Branch breezed through her confirmation hearing in December, during which she told senators she would "do equal justice to the rich and the poor" and faithfully apply the law.
She told senators she considers herself an “originalist” and a “textualist,” legal philosophies often associated with conservative jurists. That is, she thinks the words in the Constitution should be interpreted as they were intended to mean when they were written. She also said she will look to the plain text of the Constitution to help guide her when rendering a decision.
Branch had previously spent years as a commercial litigator in Atlanta and completed a four-year stint with the George W. Bush administration.
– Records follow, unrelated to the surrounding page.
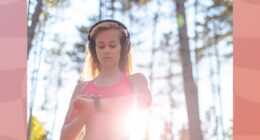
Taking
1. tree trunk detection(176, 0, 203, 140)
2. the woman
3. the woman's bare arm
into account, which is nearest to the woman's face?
the woman

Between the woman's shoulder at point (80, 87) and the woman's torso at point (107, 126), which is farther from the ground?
the woman's shoulder at point (80, 87)

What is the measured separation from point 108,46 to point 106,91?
91 mm

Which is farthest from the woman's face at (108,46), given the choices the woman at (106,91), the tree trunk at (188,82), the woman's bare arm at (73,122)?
the tree trunk at (188,82)

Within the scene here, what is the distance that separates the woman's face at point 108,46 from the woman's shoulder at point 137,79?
5 centimetres

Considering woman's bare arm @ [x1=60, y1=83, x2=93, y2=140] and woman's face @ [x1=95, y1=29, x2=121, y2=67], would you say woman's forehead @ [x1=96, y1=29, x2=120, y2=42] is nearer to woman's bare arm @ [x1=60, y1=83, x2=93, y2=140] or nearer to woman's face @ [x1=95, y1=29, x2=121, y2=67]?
woman's face @ [x1=95, y1=29, x2=121, y2=67]

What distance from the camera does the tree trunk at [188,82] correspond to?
5.82 feet

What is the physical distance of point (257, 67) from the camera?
46.5 inches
The Senate’s vote came roughly 24 hours after the chamber kicked off debate on Branch’s nomination. That, however, was largely a formality: Only two senators took to the floor to discuss Branch’s qualifications.
Georgia U.S. Sen. Johnny Isakson was one them. The Republican, who with U.S. Sen. David Perdue vetted Georgia judicial candidates for the Trump administration, said Branch once worked for the law firm that had represented the real estate company once owned by him and his father.
“She’s a great individual in our state and served a great service to our state and will be a great judge for the United States of America,” he said.
Senate Majority Leader Mitch McConnell called Branch “another fine candidate to serve on the federal bench.”
The Senate has plans in the days ahead to debate and vote on the nomination of one of Branch’s colleagues on the Georgia Court of Appeals, Tripp Self, to fill an opening on the U.S. District Court in Macon.